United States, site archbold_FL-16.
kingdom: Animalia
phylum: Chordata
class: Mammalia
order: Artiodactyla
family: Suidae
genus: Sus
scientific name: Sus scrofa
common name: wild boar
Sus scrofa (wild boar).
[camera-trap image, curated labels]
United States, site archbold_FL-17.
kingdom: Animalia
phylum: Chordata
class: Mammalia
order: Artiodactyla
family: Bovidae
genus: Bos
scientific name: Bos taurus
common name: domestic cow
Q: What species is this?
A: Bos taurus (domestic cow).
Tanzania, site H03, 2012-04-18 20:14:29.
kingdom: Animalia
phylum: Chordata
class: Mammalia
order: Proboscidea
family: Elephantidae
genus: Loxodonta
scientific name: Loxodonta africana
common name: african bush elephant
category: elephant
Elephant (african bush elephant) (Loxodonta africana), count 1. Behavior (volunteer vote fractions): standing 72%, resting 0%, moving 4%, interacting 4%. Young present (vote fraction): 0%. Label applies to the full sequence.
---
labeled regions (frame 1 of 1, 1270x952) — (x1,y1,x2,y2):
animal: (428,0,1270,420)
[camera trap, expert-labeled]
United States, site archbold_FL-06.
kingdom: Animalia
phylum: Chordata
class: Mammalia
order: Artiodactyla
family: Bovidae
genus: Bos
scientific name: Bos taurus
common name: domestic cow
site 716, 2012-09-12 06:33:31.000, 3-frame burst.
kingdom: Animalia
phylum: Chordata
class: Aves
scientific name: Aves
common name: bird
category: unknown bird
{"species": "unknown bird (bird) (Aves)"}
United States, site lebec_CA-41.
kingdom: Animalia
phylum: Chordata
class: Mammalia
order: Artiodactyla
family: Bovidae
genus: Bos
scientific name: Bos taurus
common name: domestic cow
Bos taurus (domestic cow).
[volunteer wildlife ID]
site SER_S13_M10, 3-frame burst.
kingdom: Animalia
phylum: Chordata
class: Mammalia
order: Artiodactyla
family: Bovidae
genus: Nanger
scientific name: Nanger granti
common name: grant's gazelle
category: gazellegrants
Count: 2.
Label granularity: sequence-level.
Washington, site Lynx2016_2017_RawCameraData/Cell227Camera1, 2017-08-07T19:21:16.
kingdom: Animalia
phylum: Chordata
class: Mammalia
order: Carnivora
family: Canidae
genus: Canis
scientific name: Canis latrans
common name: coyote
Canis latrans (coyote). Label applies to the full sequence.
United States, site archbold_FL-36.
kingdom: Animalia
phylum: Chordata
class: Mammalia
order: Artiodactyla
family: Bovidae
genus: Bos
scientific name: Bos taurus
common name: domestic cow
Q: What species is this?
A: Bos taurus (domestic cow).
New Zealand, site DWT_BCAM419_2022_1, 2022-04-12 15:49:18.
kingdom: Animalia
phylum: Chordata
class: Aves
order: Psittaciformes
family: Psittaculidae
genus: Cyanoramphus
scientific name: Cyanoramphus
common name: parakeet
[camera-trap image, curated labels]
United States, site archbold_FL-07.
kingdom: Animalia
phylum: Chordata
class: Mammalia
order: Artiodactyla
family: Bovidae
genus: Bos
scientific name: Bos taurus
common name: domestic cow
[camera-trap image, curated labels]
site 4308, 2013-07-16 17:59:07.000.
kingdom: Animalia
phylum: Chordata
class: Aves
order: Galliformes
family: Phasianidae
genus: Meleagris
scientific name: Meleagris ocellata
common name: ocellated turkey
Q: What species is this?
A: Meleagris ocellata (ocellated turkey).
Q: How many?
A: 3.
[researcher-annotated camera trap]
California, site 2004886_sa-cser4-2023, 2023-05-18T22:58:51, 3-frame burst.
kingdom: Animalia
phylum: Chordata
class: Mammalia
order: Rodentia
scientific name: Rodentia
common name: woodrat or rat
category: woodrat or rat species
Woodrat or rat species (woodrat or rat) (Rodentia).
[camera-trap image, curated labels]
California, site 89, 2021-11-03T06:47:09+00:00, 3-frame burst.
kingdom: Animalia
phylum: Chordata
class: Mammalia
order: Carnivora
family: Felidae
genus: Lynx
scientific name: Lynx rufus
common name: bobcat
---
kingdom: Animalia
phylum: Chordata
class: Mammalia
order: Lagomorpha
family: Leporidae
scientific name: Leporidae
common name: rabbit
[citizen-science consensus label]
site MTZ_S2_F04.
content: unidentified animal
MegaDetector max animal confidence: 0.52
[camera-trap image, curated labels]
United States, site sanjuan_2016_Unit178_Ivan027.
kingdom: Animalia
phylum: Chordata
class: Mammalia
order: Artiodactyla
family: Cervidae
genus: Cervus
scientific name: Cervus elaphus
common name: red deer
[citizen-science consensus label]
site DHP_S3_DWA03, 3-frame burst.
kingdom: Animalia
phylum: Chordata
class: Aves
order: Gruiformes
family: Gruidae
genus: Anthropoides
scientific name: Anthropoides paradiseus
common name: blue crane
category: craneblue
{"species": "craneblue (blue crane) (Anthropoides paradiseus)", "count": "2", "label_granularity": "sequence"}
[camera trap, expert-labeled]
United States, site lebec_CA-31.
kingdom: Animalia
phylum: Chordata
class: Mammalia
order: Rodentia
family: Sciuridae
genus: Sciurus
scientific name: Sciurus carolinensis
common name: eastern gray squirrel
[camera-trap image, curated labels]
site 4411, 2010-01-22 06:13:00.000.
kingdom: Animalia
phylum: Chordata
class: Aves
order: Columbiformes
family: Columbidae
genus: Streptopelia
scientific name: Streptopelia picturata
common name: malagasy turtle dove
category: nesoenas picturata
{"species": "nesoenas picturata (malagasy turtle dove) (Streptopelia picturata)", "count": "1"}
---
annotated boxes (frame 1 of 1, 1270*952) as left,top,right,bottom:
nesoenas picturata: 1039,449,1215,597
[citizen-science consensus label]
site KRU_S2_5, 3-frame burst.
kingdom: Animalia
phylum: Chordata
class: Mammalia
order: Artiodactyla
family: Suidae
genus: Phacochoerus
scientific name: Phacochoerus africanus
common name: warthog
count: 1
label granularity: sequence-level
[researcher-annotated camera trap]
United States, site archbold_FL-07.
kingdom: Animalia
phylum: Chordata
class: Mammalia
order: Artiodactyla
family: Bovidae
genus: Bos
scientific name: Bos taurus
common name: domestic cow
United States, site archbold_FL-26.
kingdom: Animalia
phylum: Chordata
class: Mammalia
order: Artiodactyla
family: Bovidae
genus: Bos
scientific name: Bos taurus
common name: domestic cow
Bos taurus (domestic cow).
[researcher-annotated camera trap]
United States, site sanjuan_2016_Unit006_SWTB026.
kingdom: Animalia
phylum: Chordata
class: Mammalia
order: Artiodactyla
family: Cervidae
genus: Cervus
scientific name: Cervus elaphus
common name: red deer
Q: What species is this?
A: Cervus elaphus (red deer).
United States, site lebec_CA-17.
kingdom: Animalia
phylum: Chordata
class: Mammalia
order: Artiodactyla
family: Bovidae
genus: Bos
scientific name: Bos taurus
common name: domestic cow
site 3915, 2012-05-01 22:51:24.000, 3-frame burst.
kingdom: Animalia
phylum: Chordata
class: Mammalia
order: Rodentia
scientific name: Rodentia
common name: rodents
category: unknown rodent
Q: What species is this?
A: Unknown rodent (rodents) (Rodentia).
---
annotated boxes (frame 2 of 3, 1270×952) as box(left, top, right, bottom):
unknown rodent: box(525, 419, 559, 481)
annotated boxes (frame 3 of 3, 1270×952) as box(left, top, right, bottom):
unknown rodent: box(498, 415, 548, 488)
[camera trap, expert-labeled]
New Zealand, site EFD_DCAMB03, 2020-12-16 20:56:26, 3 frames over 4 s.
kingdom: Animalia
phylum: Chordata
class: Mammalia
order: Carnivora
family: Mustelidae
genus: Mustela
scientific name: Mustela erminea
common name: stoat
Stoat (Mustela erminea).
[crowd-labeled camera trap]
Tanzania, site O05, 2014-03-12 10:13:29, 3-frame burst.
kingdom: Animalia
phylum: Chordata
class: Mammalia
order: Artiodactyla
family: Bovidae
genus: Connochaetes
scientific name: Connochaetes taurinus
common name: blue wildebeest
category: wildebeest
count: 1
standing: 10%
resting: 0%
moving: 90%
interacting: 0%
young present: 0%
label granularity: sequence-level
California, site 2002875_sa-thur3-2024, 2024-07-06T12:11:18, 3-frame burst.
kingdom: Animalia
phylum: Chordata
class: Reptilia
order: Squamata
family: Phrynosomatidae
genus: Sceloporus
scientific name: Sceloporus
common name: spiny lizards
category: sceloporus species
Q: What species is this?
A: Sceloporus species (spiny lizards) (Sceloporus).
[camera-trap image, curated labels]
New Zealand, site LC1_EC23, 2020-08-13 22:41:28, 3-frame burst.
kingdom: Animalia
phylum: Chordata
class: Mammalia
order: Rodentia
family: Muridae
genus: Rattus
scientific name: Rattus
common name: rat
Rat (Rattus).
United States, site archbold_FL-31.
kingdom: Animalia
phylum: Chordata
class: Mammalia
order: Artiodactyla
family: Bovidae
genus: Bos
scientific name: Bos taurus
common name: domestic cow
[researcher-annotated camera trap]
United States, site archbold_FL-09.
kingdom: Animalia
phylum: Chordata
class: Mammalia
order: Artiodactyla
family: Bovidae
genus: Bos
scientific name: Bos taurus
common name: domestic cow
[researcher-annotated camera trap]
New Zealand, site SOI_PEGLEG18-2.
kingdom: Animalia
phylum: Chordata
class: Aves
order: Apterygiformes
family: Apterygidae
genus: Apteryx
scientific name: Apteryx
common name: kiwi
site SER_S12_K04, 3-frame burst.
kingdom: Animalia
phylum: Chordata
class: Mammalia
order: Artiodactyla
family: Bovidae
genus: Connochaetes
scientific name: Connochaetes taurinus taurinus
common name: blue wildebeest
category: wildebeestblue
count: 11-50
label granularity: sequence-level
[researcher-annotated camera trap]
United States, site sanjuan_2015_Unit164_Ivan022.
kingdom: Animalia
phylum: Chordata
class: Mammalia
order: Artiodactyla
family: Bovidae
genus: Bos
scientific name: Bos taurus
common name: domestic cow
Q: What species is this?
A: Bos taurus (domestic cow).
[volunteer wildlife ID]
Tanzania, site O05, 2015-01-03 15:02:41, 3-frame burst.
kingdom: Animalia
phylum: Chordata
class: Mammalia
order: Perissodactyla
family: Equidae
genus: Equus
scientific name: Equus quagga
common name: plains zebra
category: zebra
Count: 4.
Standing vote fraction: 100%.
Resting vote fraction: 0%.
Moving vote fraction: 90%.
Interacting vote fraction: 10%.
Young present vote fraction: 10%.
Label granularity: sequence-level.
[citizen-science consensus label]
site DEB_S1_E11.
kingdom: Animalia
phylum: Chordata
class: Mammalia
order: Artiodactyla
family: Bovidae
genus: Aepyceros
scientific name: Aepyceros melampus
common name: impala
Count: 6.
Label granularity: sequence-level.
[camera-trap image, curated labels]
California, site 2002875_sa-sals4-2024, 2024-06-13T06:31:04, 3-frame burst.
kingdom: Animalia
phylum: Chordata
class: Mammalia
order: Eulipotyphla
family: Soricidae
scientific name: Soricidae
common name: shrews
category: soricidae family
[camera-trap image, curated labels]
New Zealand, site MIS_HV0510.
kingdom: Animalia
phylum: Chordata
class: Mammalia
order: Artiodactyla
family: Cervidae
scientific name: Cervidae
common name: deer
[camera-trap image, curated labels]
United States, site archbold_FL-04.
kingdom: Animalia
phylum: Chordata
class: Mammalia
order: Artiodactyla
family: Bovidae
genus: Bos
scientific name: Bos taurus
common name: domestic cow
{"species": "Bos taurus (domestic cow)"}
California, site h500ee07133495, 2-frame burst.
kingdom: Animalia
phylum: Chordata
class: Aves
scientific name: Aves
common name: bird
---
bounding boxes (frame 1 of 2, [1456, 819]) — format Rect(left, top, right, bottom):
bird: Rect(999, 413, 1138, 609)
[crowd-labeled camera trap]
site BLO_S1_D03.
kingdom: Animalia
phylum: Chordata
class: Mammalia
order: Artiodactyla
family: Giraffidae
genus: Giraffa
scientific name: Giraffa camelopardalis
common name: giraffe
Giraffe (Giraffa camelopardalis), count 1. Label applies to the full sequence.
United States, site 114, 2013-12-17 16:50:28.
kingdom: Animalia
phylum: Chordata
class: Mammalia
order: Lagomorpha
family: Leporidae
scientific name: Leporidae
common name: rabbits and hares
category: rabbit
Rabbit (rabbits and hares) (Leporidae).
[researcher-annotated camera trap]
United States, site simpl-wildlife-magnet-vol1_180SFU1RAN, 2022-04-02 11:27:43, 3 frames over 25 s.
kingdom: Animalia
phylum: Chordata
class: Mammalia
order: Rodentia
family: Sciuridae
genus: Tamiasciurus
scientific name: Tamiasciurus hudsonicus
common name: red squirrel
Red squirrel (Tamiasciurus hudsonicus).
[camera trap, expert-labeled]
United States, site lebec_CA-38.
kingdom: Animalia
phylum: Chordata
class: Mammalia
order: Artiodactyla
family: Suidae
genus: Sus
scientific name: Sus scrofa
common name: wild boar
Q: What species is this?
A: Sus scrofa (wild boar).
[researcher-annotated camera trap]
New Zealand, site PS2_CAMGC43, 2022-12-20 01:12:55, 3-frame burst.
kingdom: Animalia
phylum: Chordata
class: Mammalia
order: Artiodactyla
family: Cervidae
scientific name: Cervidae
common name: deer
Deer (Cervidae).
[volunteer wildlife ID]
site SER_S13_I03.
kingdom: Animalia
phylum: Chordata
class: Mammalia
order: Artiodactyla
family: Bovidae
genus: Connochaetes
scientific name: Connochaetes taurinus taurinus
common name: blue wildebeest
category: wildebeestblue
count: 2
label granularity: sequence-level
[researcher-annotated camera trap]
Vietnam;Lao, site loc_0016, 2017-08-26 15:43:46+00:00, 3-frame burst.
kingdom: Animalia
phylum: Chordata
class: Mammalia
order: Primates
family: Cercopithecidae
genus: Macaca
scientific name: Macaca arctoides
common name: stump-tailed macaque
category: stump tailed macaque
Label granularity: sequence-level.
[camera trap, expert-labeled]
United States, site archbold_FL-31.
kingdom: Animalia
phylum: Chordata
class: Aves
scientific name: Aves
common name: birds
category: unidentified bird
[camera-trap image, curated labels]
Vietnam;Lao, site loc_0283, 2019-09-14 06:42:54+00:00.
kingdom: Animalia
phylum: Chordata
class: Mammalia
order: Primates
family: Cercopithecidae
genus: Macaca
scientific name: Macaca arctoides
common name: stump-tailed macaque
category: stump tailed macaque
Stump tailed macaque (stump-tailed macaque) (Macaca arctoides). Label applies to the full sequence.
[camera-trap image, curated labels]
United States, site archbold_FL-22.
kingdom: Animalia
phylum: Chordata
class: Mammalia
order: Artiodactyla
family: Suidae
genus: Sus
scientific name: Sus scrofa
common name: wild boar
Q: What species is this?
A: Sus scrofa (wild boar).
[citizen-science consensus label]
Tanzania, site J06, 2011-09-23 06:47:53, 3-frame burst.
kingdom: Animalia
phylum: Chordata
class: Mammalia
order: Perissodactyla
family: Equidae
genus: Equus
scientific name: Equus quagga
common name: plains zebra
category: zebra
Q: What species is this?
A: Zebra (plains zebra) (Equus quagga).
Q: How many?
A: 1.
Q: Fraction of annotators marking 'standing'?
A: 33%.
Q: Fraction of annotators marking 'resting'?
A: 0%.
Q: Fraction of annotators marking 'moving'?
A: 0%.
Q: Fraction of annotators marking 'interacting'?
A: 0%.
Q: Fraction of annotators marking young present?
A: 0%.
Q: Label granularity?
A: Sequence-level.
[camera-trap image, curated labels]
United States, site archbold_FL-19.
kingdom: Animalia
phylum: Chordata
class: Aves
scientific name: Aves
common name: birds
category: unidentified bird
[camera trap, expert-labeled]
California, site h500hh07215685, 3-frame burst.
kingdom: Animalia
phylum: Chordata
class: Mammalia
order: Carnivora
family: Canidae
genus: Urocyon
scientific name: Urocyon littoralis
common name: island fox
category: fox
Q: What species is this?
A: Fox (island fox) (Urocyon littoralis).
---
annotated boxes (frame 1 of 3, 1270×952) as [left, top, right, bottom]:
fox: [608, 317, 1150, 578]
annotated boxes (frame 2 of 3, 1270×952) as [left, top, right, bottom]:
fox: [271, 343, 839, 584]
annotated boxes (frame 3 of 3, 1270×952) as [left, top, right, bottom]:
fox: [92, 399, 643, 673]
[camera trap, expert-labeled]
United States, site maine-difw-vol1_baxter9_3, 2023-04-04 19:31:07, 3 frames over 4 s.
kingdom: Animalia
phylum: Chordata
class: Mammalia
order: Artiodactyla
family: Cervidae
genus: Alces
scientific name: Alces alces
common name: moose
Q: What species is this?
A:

• [PROBLEM STATEMENT] Examine the records and pull out every line where the string "Streptopelia" occurs.

• [OUTPUT FOR THIS TASK]
genus: Streptopelia
scientific name: Streptopelia picturata
{"species": "nesoenas picturata (malagasy turtle dove) (Streptopelia picturata)", "count": "1"}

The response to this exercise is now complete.